The American Southwest is home to a rich and ancient pottery tradition.  Young women, with names made famous by mothers, grandmothers, aunts and cousins, craft beautiful objects for sale at the Santa Fe Indian market and through galleries across the United States. World Ceramics pays homage to Maria Martinez (1887-1980) of San Ildefonso Pueblo, NM, who, along with her husband Julian, revived the ancient black-on-black pottery, through experimentation and in consultation with archaeologists working in the region. Her spirit enlivens the rich array of Southwestern Native American objects in the exhibition, each with decorative patterns and vessel forms distinctive to specific pueblos. The latest generation of makers, some men as well as women, often embrace non-traditional materials and techniques. Local conventions become transformed as artists address ever broadening audiences, and expand a functional tradition to also serve modern creative visions. Diego Romero invokes both ancient Mimbres patterns and contemporary cartoons on his decorated plates and pots. Figurative forms at Cochiti Pueblo date back to the nineteenth century but were popularized through the story-teller figures of Helen Cordero in the 1960s. More recently, Roxanne Swentzell translates the form into powerfully expressive, half life-sized sculptures that question pueblo identity.
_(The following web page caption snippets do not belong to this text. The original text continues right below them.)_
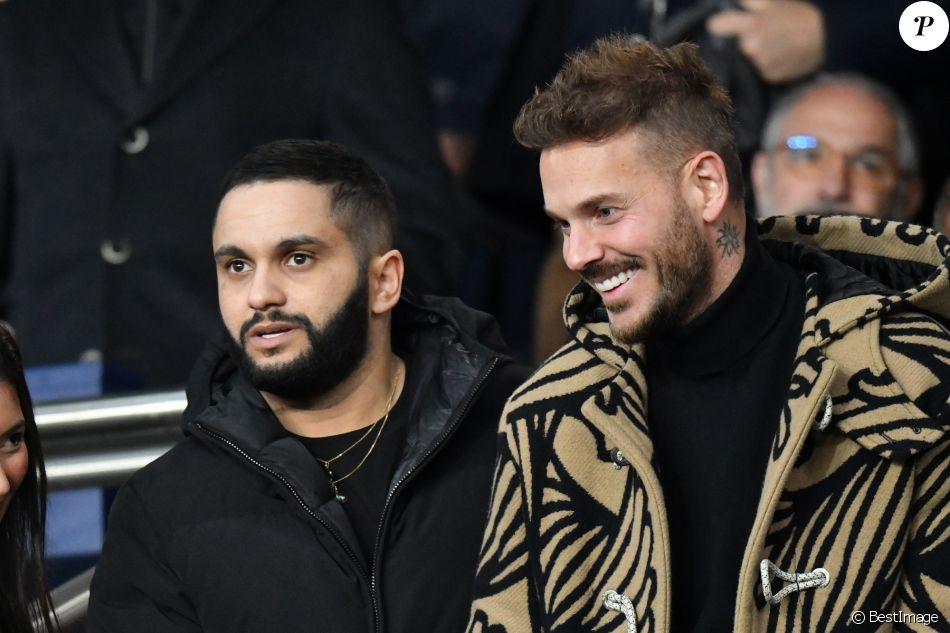 Malik Bentalha et Matt Pokora (M. Pokora) dans les tribunes du parc des Princes lors du match de football de ligue 1, opposant le Paris Saint-Germain (PSG) contre l'Olympique de Marseille (OM) à Paris, France, le 17 mars 2019.
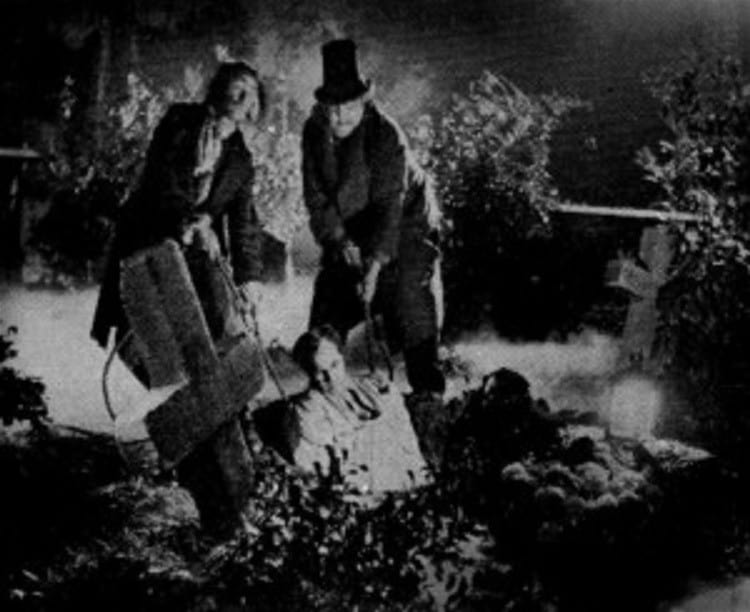 Grave robeers or body snatchers stealing a cadaver from a grave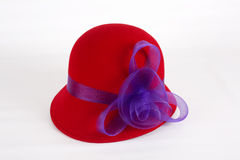 Red Felt Hat with Purple Ribbon Stock Image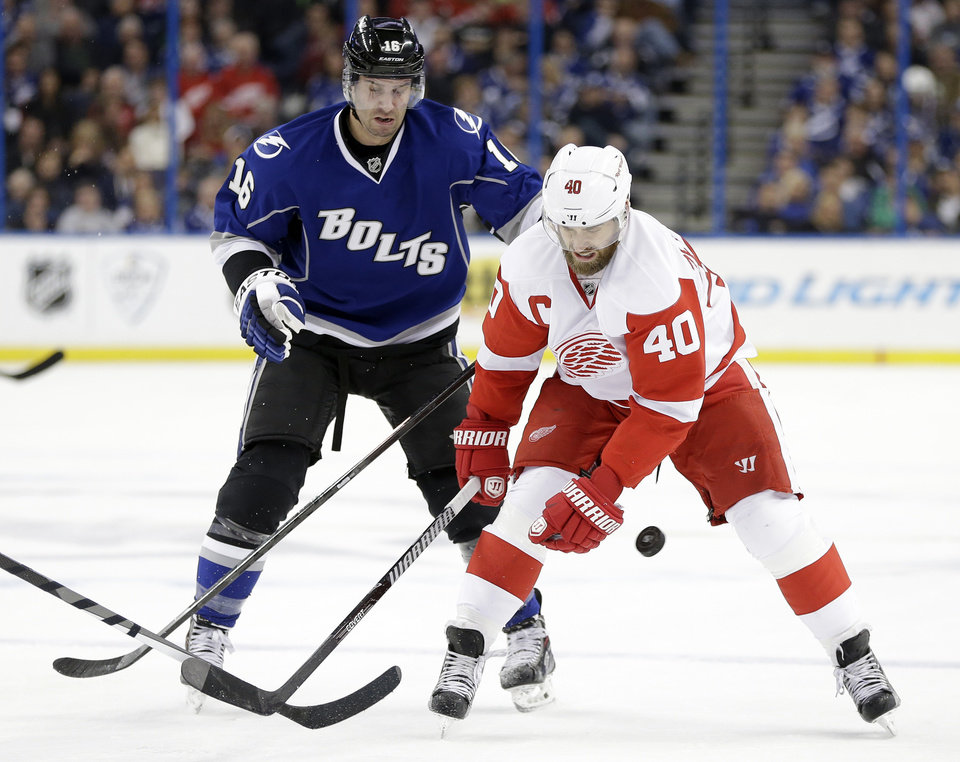 Photo - Detroit Red Wings left wing Henrik Zetterberg (40) loses the puck as he attempts to get around Tampa Bay Lightning right wing Teddy Purcell (16) during the first period of an NHL hockey game Saturday, Feb. 8, 2014, in Tampa, Fla. (AP Photo/Chris O'Meara)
World Ceramics: Transforming Women’s Traditions pools the knowledge and collections of many dedicated artists, scholars, and collectors.  In addition to Moira Vincentelli, who has written two books on women’s powerful contributions to world ceramics, this exhibition benefits from the very specific knowledge accumulated by the following individuals:  Joseph Molinari of Eastern Kentucky University on Kichwa ceramics, Patricia Fay of Florida Gulf Coast University on Caribbean ceramics, Elizabeth Perrill, University of North Carolina at Greensboro, whose recently completed Ph.d on Zulu Ceramics is from Indiana University.  The organizers are also grateful to Ernest Bublitz for his gifts of Native Southwestern ceramics to Winona State University, to Donald Redlich, a WSU alumnus and to Ann Kohner and Jim Schmidt of WSU; to Sheldon and Lili Chester, Lynn Alpert, and to Ruth and David Waterbury of Minneapolis; to Charles S. King of King Galleries, Scottsdale, Arizona and to Anthony Slayter-Ralph of Santa Barbara; to Winnie Owens-Hart who not only makes art but collects women’s ceramics world-wide.  The Minneapolis Institute of Arts and the Frederick R. Weisman Museum of Art have enriched the exhibition with loans.  Helga Gamboa contributed not only her art but also herself, serving as artist-in-residence at the Northern Clay Center from late August into October, 2008.  Finally, Roxanne Swentzell deserves particular thanks for creating a fabulous figure specially for this exhibition.